Mais recentemente, o aprofundamento da integração em matéria de Segurança e de Defesa adquiriu prioridade nas agendas europeias. As razões para essa prioridade não são espúrias. As ameaças terroristas, a crescente instabilidade junto das fronteiras externas da União (a sul, a leste e a sueste) e a crise das migrações, constituem fontes de preocupação que não podemos evitar. Além disso, os nossos aliados na relação transatlântica, os EUA, têm dado pelo menos na forma – que em política também conta porque gera receios e intensifica ansiedades – mais outra razão, na medida em que este vazio surpreendente, e espero que temporário, deixado pelos americanos ajuda a chamar a atenção para as vulnerabilidades e deficiências da Europa. Ajuda-nos a trazer-nos às nossas responsabilidades e à clarificação das nossas prioridades geoestratégicas.
A chamada União da Defesa tem de se regrar segundo um pressuposto: a articulação com a NATO. De modo algum podemos permitir que se gere um pretexto para pôr em causa a aliança de segurança comum que nos protege a todos há já várias décadas. A União de Defesa só poderá prosseguir numa lógica de complementaridade, e não de rivalidade, com a NATO. Dito isto, temos muito que fazer nos domínios da operacionalidade das nossas forças, da inter-operabilidade dos nossos sistemas e até da integração dos nossos comandos, o que não quer dizer, nem deverá querer dizer, um Exército Comum Europeu.
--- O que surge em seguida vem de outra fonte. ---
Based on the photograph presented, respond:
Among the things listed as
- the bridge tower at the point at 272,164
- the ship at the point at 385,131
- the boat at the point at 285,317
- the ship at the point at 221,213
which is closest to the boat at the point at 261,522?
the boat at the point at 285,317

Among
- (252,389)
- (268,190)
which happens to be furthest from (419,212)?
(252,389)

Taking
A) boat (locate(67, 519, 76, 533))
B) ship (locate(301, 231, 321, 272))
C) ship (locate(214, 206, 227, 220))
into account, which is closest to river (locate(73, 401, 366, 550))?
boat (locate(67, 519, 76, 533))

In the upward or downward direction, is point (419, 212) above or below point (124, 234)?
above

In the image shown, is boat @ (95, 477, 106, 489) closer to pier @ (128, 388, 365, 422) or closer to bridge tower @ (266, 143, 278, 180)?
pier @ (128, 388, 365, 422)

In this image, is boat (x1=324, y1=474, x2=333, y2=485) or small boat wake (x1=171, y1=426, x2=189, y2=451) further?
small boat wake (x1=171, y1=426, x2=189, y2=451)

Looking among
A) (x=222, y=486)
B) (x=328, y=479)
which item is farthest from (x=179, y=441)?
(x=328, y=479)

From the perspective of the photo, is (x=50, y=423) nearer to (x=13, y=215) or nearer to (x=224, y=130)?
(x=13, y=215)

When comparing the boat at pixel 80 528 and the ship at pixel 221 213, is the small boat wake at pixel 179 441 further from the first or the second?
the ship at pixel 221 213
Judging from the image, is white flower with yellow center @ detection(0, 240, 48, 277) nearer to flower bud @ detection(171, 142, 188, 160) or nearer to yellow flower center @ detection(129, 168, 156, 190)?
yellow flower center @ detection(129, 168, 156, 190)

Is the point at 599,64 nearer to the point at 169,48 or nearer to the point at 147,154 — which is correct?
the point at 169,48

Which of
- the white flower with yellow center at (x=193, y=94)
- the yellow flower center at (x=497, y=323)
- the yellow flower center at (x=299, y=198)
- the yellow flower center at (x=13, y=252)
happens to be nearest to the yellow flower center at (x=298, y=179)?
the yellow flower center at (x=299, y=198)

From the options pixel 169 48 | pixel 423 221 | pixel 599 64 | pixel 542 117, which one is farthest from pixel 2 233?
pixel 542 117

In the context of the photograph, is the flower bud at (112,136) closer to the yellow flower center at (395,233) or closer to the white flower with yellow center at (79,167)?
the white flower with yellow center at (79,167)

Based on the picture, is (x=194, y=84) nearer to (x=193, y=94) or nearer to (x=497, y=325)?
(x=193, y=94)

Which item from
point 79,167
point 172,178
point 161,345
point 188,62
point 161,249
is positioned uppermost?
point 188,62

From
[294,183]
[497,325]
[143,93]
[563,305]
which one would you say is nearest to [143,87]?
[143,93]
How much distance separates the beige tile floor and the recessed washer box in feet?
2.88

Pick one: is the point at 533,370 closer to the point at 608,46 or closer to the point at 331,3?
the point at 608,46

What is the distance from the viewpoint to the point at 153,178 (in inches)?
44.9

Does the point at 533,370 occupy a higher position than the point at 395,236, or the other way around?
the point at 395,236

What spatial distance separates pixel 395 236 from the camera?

A partilha de recursos e a progressiva constituição de comandos integrados com forças nacionais têm uma ampla margem de ganhos a vários níveis, e daqui não se deve tirar a consequência da criação de um Exército Comum. Articulação e integração são também os caminhos a seguir no âmbito da Guarda Costeira e da Guarda das fronteiras da periferia. Se essas estruturas geram bens comuns a todos que vão além do que os esforços individuais de cada Estado-membro poderiam conseguir, então devemos ter meios comuns para servir esses bens concretos.
É certo que no domínio da Defesa ainda são mais as perguntas do que as respostas que temos ao nosso dispor. Já no caso da reforma da União Económica e Monetária temos o fundamental da reflexão feita e amadurecida. Sabemos o que temos de fazer. Não podemos desperdiçar a oportunidade que se nos abre. Há coisas que não podemos adiar sob pena de nos arrependermos por ocasião de uma futura crise.
Prosseguir o caminho destas reforma deve constituir um objectivo de primeira grandeza, e não apenas porque deixar tudo como está intensificaria as forças desintegradoras no seio da Europa. O exigente e complexo contexto global requer uma resposta da Europa no sentido da sua afirmação, da sua coerência e do seu fortalecimento. É esse o caminho que temos de percorrer.